--- START Quoted passage ---

Suppose, on the other hand, the speaker were addressing the more ignorant addressee. Again, the choice of form would be appropriate, given that the admittance conditions may be satisfied via accommodation. However, while the ignorant addressee is likely to accommodate the presupposition of the speaker’s utterance, thus ensuring that the presupposition has common ground status prior to evaluation of the assertion, the speaker cannot know this for certain. There is thus a small, but non-zero risk that the requirement of logical priority of presupposition could go unsatisfied. A speaker sensitive to this may then opt for a form that expresses the same content as part of the main point and thereby avoids the risk that their assertion is not admitted. In contrast, the knowledgeable addressee has already (at least provisionally) accepted the presupposed proposition into the common ground and the risk of a conversational “snag” is not present in the same way. In this way, the temporal and conceptual distinctions between the two modes of meeting the formal requirement translates to a distinction between the two addressees in our task. The transparency of the basic mode renders it the less risky option and the knowledgeable addressee the more likely candidate.

--- END Quoted passage ---
--- START Data section ---

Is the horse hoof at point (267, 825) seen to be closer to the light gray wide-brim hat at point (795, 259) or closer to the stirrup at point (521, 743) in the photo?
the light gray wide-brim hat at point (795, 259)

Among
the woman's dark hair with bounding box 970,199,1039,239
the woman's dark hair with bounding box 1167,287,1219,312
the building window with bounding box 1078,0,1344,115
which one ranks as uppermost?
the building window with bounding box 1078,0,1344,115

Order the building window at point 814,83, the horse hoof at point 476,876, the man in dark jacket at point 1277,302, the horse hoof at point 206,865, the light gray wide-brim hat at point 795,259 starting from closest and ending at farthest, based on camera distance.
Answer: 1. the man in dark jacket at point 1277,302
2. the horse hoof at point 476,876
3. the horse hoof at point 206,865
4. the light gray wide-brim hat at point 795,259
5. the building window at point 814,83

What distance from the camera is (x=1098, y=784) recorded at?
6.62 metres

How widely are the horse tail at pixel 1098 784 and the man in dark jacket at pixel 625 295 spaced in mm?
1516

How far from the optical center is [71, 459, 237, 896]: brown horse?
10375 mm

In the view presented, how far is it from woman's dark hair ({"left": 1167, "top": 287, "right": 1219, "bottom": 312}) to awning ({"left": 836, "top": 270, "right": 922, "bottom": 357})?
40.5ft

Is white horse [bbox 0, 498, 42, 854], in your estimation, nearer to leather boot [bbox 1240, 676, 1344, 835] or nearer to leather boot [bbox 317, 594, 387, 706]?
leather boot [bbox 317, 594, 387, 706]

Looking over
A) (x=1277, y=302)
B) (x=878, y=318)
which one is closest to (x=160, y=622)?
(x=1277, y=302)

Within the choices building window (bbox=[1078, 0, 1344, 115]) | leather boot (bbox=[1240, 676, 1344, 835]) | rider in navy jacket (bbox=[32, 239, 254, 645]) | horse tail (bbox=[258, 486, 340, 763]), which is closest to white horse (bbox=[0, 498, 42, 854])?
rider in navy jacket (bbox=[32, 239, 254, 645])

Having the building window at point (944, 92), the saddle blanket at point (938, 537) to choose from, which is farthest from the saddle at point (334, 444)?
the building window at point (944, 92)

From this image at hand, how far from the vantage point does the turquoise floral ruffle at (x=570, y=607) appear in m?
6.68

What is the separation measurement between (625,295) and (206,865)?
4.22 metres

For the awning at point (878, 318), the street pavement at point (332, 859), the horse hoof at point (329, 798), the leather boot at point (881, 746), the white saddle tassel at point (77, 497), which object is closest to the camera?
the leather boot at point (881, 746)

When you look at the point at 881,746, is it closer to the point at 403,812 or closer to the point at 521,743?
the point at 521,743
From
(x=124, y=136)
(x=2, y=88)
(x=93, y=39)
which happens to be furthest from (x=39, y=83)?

--- END Data section ---

_Requirement:_
Duplicate the entire passage on presupposition and accommodation word for word.

_Solution to this problem:_
Suppose, on the other hand, the speaker were addressing the more ignorant addressee. Again, the choice of form would be appropriate, given that the admittance conditions may be satisfied via accommodation. However, while the ignorant addressee is likely to accommodate the presupposition of the speaker’s utterance, thus ensuring that the presupposition has common ground status prior to evaluation of the assertion, the speaker cannot know this for certain. There is thus a small, but non-zero risk that the requirement of logical priority of presupposition could go unsatisfied. A speaker sensitive to this may then opt for a form that expresses the same content as part of the main point and thereby avoids the risk that their assertion is not admitted. In contrast, the knowledgeable addressee has already (at least provisionally) accepted the presupposed proposition into the common ground and the risk of a conversational “snag” is not present in the same way. In this way, the temporal and conceptual distinctions between the two modes of meeting the formal requirement translates to a distinction between the two addressees in our task. The transparency of the basic mode renders it the less risky option and the knowledgeable addressee the more likely candidate.